Last week we experienced several short power outages, enough to disrupt the router, the computers and every clock in the house. I assumed it was the weather. Then one third of our Verizon Fios bundle stopped working, the land line phone. Since this is my husband's only way to contact people and places, he asked my youngest son to call the company on his cell phone. He got a recorded message saying there were power outages in New Jersey. After two or three days, still no land line, so I called on my cell phone, after looking up on the internet "reported Fios outages", the most recent being March of 2011. I got a robot recording that informed me all representatives were busy, but that my call would be answered in the order it was received. I waited 20 minutes, as the music that played went from triumphant to tribal to annoying. I waited an hour and called back, somehow getting a robot voice that couldn't understand my request to speak to a representative, and assumed I had a rotary phone since I refused to push buttons in answer to questions from a robot.

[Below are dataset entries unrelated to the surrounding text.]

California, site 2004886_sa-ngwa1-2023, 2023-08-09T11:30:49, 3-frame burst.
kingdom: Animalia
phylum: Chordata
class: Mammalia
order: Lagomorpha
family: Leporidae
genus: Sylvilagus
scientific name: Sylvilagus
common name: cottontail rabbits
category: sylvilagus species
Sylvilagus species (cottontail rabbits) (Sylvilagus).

After being informed the call might be monitored or recorded for "quality assurance", I lost my cool and said very clearly, "I certainly fucking hope so, because as far as I'm concerned, the quality is rather low on the scale of customer satisfaction." That is when an authoritative male voice with no accent whatsoever announced, "I can understand complete sentences."
Momentarily amused, I replied, "Well, la-de-fucking-da, I can understand complete sentences also." Of course, it was not a human representative; I try hard to be overly polite when complaining about things on the phone to real people. I figure they are just doing their jobs, trying to feed the family or get through college or pay for staggering medical bills. But the robots and the recordings, I admit to using language unbecoming a lady. I did not expect Mr. Perfect Voice's response. He apologized. He said, "I'm sorry, I didn't quite catch that. Could you please repeat your last statement?"


And that is when I started to realize the robots have started The Revolution Against The Humans. In hindsight, it's been happening much longer; this is just when it hit me. Age old theme really, and bordering on human behaviour, this rebellion against the creator business. Just look at teenagers and religion. So I got nowhere and since my two sisters were in town, at my mother's, I packed a small bag and drove over there to assess the damage. The main instigator had already left, after sending my mother and one of her close friends to a "free lunch" at an assisted living facility, ordering a new dishwasher that my mother doesn't need, and leaving a dire note about a leak coming from somewhere upstairs. She had also thrown out a lot of my mother's groceries, but left the expired tartar sauce, expired guacamole dip that my mother won't eat and four boxes of tapioca pudding, each from a different decade.


My other sister and I cancelled the dishwasher order, my sons came over and fixed the leak, then I went and got groceries for my mother. I was staying overnight since I was taking my mother to the cardiologist the next day. I replaced batteries in her night lights, not rocket science. I moved a lamp from an outlet that wasn't working to one that was. After the doctor's visit, I helped my mother again to re-label and fill her pill boxes. At some point I was telling my mother about my frustration with the robots, not just Verizon, but out of the ever-lovin' blue, we received two conflicting letters, written by robots, from my youngest son's university. Both were regarding financial aid and scholarships for the upcoming school year, which he and his advisor had taken care of last May. I won't go into the details, suffice it to say, I did not need this additional stress right now. What I will say is that most of the humans at the university are on vacation, their robot voice mailboxes too full to leave a message.


The irony in all this is that I had a lot on my mind, thus did not sleep all that well. The final night before coming back home, the land line at my mother's house rang before 9 am, waking both of us up. When I sleepily asked, "Who disturbs my slumber?", my mother laughed and said, " It was one of your robot friends telling me my credit is fine." The really ironic thing is that my mother doesn't use credit cards. I get those calls at home all the time, from a robot who identifies herself as Nancy.